• _Task instructions_: Beginning with the line containing "Tom Knowles Jackson" and ending at the last line of the data, set down every line exactly, leaving out all pictures.

• _Data records_:

/---

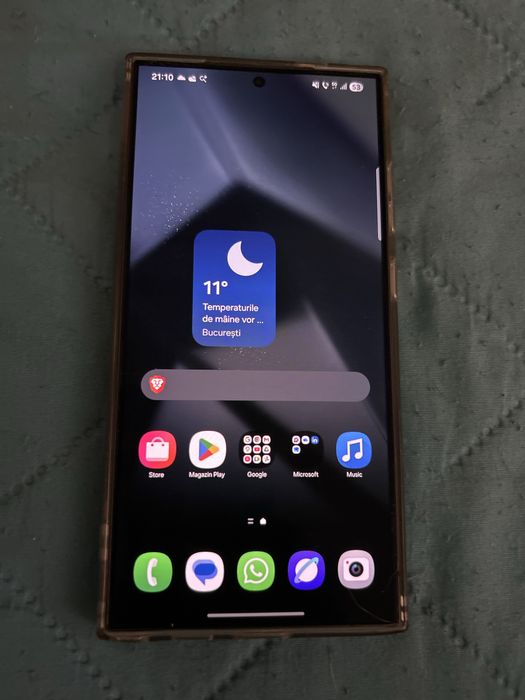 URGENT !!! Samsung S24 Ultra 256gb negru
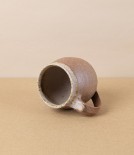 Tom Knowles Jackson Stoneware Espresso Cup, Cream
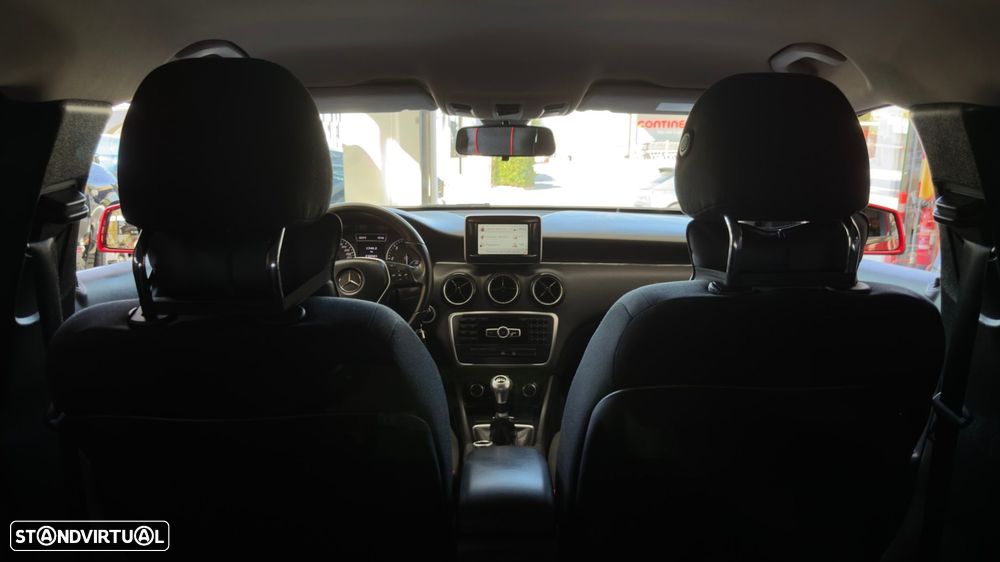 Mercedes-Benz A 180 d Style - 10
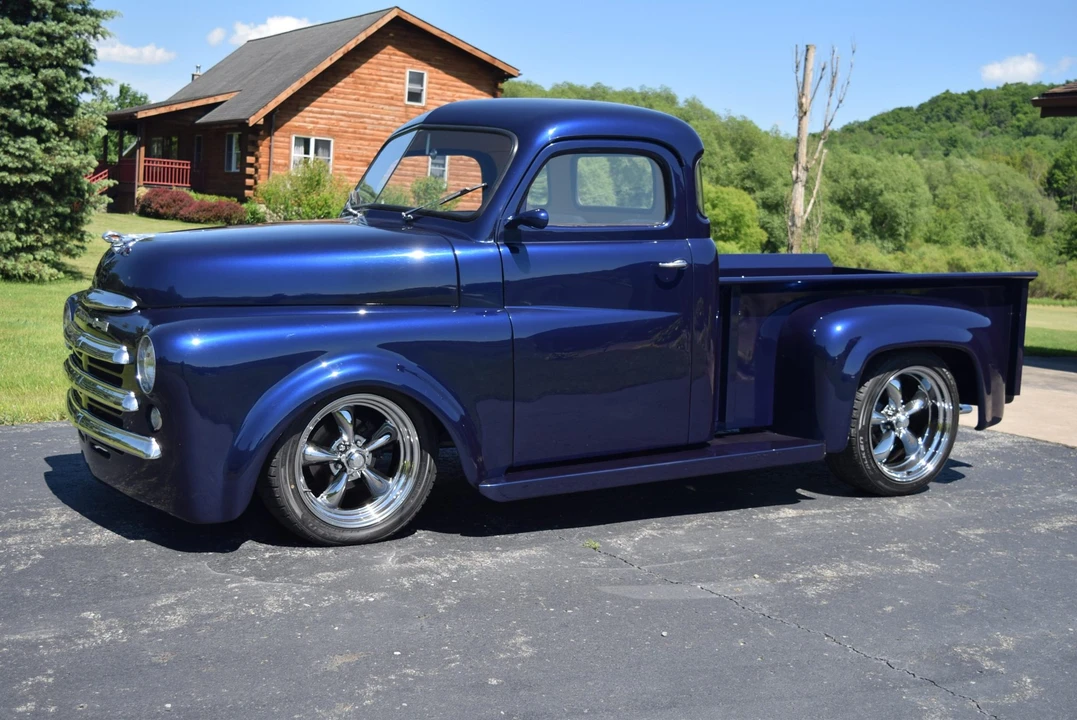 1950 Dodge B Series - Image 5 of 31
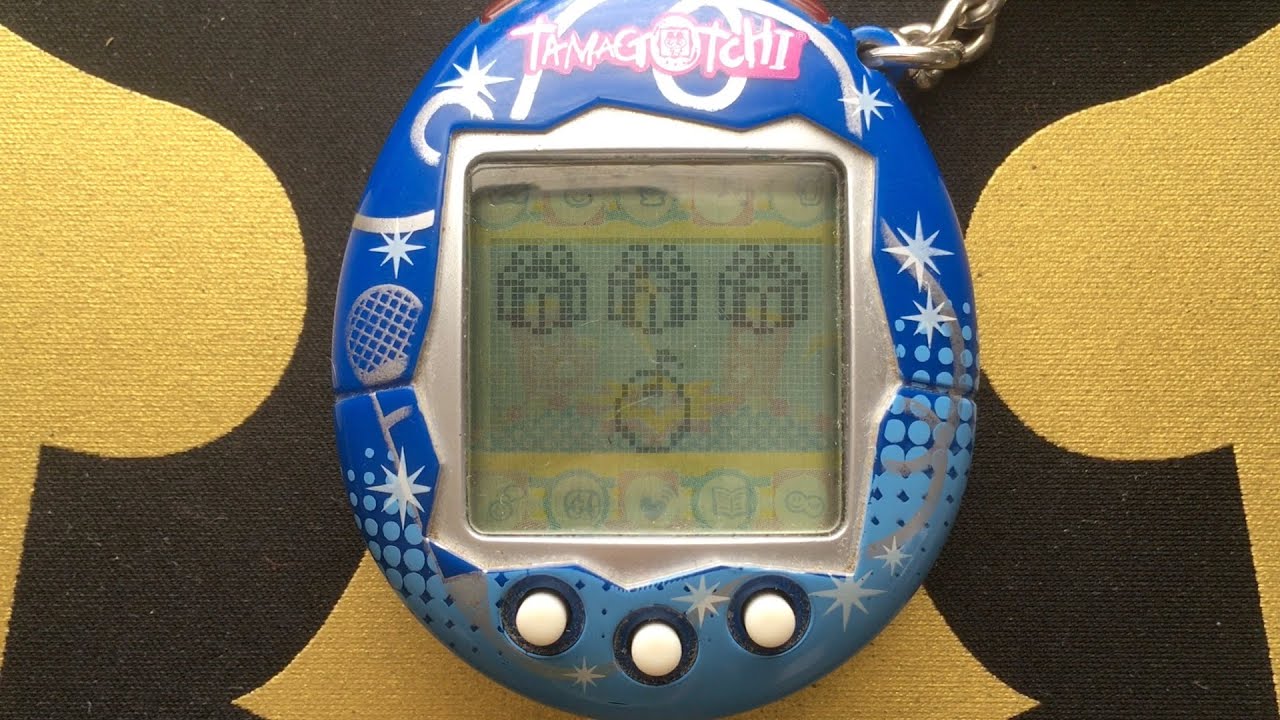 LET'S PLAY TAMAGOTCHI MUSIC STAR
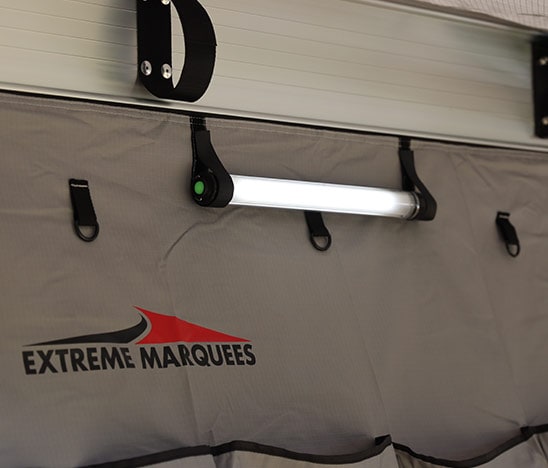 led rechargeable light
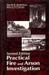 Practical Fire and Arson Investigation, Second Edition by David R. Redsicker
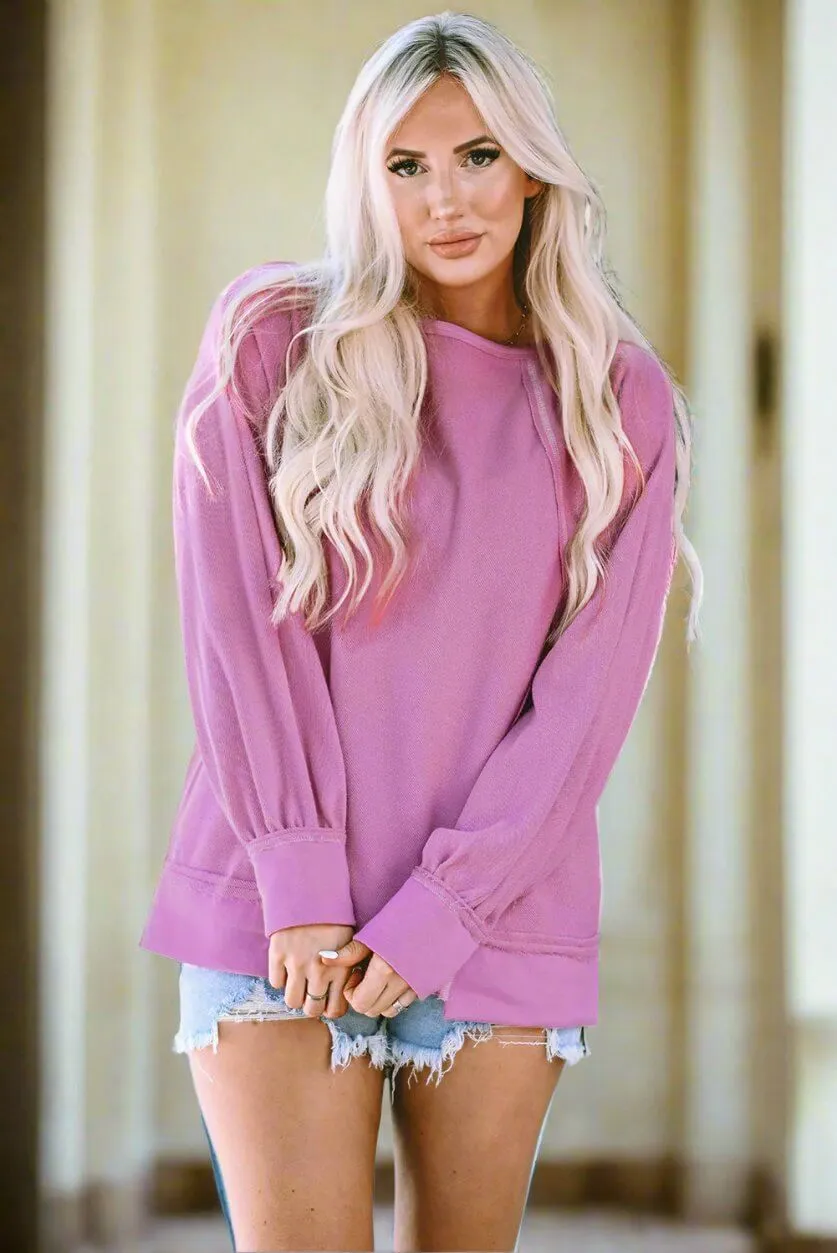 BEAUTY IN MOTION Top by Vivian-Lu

\---

• _Task result_:
 Tom Knowles Jackson Stoneware Espresso Cup, Cream
 Mercedes-Benz A 180 d Style - 10
 1950 Dodge B Series - Image 5 of 31
 LET'S PLAY TAMAGOTCHI MUSIC STAR
 led rechargeable light
 Practical Fire and Arson Investigation, Second Edition by David R. Redsicker
 BEAUTY IN MOTION Top by Vivian-Lu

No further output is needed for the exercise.